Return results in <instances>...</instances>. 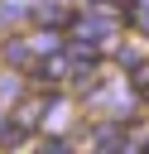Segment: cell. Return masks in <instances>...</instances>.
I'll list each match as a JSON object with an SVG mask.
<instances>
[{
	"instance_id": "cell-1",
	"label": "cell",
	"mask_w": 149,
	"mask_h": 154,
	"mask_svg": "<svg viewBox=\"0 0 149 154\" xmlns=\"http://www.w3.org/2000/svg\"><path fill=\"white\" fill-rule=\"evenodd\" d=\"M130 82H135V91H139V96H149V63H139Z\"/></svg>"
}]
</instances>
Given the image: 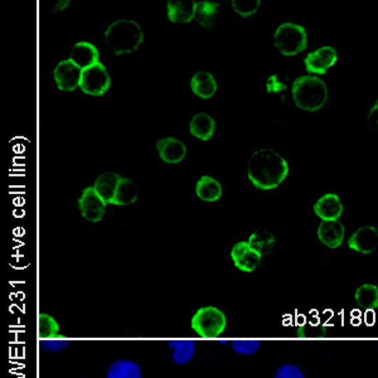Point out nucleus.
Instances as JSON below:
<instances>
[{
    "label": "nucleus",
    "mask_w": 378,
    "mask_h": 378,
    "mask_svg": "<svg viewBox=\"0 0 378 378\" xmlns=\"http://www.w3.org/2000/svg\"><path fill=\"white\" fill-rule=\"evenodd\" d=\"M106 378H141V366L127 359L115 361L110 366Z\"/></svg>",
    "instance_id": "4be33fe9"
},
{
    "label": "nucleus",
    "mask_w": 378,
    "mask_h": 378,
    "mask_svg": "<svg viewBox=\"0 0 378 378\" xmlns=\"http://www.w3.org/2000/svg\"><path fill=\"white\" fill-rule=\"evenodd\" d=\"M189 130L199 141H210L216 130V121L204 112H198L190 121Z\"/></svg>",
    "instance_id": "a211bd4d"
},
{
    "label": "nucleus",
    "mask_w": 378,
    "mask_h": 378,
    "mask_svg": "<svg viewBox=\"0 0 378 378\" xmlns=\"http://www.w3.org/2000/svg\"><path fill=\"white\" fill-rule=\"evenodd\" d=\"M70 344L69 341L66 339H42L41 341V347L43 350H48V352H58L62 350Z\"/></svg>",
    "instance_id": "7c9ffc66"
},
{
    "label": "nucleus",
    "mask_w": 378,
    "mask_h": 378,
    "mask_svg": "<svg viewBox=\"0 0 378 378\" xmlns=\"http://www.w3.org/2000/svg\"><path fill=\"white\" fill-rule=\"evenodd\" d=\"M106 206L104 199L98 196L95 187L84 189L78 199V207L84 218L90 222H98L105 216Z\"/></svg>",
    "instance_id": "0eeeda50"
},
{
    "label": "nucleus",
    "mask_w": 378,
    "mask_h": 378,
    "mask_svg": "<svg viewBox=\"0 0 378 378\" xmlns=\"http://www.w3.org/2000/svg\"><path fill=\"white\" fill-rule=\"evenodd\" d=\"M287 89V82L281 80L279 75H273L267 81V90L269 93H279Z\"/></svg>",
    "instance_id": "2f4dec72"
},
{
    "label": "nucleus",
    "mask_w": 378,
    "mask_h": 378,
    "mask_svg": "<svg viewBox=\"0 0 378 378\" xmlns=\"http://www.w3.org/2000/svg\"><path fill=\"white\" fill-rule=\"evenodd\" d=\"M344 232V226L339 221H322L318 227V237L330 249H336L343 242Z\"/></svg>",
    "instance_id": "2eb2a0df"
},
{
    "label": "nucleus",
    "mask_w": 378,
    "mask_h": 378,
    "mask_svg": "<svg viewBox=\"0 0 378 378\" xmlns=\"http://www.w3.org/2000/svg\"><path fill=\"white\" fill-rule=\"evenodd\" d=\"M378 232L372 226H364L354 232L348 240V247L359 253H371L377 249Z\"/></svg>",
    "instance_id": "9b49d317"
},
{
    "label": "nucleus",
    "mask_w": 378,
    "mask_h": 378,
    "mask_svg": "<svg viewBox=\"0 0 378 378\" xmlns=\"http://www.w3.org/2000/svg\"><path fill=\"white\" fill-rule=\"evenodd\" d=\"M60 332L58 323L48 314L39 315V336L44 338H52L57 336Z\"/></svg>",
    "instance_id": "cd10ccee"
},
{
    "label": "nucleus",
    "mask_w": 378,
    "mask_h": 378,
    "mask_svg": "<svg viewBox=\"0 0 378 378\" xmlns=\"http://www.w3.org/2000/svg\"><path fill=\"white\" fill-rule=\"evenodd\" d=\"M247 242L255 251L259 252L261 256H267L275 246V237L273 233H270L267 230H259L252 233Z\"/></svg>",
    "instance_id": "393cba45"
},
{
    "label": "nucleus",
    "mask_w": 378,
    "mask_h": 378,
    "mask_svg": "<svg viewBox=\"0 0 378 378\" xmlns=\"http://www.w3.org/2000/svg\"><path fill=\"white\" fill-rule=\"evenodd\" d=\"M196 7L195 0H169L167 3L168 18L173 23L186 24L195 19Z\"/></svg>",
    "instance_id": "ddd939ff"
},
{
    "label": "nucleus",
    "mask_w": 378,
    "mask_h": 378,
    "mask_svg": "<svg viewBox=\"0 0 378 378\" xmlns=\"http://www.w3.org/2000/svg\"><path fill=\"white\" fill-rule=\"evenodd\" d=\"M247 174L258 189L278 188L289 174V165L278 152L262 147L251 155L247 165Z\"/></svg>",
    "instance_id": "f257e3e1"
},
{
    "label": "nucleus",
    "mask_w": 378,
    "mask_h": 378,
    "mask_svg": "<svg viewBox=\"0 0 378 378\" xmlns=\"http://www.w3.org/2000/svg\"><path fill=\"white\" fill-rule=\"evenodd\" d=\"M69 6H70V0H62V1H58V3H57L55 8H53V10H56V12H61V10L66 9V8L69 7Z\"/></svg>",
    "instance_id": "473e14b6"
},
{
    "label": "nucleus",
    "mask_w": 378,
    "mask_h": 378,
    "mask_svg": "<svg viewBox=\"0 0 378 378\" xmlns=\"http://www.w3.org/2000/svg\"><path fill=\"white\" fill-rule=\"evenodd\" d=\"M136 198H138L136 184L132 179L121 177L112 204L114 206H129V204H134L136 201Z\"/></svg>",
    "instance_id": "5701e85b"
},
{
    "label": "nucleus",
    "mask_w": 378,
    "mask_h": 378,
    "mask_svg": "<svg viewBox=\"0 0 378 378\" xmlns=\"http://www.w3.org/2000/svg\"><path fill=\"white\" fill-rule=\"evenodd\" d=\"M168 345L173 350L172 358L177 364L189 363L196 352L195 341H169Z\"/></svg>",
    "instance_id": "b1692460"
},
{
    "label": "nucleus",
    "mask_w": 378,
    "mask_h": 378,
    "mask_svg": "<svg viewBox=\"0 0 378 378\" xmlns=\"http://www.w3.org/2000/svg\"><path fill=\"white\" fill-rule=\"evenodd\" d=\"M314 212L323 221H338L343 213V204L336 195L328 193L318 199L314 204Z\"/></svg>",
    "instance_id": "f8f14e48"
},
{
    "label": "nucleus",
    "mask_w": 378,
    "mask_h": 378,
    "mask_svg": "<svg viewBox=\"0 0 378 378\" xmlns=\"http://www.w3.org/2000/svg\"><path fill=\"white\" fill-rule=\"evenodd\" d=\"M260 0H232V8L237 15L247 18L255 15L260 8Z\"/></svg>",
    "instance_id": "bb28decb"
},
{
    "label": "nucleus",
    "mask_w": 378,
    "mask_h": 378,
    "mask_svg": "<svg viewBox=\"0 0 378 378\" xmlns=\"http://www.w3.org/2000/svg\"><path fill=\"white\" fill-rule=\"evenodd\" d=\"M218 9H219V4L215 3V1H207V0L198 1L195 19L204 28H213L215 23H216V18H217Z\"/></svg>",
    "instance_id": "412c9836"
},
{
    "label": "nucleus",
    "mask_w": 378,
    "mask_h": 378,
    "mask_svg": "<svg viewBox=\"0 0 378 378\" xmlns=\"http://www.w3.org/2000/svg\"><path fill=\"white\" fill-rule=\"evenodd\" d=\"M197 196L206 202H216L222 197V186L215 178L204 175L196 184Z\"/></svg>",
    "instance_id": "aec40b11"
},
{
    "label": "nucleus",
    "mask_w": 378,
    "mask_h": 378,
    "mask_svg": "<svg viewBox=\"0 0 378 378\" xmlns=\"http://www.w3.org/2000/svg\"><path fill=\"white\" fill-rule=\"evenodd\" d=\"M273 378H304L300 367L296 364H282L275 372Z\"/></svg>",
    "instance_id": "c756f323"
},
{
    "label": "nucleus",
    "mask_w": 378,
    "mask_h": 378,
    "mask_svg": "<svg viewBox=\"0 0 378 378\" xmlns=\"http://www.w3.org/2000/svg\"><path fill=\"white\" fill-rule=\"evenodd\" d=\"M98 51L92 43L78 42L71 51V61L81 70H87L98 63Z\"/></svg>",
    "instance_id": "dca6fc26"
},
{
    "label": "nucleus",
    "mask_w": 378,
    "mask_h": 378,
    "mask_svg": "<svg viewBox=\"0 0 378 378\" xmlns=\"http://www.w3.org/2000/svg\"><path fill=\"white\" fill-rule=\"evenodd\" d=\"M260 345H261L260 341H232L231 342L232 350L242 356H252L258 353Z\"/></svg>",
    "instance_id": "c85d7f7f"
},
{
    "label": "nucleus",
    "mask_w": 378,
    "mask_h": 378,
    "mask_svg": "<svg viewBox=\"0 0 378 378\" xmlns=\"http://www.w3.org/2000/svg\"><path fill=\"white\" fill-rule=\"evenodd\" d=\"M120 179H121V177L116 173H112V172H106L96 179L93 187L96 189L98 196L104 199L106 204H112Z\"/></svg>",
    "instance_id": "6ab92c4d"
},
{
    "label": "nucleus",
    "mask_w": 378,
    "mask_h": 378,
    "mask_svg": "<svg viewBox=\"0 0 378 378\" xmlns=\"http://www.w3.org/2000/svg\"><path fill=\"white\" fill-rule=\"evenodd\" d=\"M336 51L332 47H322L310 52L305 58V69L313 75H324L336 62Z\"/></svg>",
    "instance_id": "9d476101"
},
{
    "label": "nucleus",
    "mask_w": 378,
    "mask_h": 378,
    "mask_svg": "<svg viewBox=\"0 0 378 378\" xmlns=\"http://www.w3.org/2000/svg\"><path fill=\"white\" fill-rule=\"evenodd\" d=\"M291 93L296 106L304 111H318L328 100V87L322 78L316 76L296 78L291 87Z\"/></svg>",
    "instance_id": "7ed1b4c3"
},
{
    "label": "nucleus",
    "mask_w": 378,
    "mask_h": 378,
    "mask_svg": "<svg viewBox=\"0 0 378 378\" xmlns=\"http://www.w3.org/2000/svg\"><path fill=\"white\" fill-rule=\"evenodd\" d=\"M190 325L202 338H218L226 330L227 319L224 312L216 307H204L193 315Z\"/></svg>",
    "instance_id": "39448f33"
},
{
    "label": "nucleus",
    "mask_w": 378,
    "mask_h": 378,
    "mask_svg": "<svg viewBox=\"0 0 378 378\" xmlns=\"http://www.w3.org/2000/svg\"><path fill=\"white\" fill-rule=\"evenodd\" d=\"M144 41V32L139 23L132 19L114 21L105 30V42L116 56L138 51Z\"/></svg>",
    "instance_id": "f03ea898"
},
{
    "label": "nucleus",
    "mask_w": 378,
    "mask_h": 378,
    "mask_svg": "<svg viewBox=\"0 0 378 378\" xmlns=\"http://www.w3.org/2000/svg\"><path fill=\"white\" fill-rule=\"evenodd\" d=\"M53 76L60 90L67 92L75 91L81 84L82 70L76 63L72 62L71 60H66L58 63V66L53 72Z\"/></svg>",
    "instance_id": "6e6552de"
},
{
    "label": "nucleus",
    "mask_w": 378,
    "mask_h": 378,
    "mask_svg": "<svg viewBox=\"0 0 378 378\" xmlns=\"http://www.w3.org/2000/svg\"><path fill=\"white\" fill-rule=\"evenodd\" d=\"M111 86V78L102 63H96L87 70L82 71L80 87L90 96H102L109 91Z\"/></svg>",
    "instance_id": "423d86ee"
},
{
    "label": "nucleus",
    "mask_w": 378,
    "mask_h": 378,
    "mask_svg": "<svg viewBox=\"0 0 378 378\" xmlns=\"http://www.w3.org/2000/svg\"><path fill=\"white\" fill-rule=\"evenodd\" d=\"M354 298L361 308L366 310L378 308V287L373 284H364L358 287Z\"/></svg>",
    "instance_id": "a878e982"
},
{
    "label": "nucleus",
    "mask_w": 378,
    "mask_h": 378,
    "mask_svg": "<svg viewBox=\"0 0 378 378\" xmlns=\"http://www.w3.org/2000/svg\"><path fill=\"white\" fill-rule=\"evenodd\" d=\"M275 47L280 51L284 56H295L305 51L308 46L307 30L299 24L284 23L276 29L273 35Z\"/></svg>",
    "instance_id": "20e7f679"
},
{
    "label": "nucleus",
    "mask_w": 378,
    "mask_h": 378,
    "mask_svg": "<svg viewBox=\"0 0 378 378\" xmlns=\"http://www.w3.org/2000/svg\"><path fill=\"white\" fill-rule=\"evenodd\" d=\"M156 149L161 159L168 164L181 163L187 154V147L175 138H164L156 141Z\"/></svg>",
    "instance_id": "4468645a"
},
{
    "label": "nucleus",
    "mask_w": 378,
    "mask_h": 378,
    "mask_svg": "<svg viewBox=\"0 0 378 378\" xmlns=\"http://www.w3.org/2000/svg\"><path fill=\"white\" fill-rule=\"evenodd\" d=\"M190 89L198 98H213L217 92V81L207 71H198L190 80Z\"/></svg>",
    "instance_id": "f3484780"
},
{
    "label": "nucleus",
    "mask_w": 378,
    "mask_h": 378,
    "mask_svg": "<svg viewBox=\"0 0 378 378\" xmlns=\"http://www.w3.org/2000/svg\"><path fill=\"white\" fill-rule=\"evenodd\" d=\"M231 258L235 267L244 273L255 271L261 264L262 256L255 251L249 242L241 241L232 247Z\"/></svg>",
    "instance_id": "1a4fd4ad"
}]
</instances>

================

Please return each line of the data above that contains the string "JSON", copied in full.

I'll list each match as a JSON object with an SVG mask.
Instances as JSON below:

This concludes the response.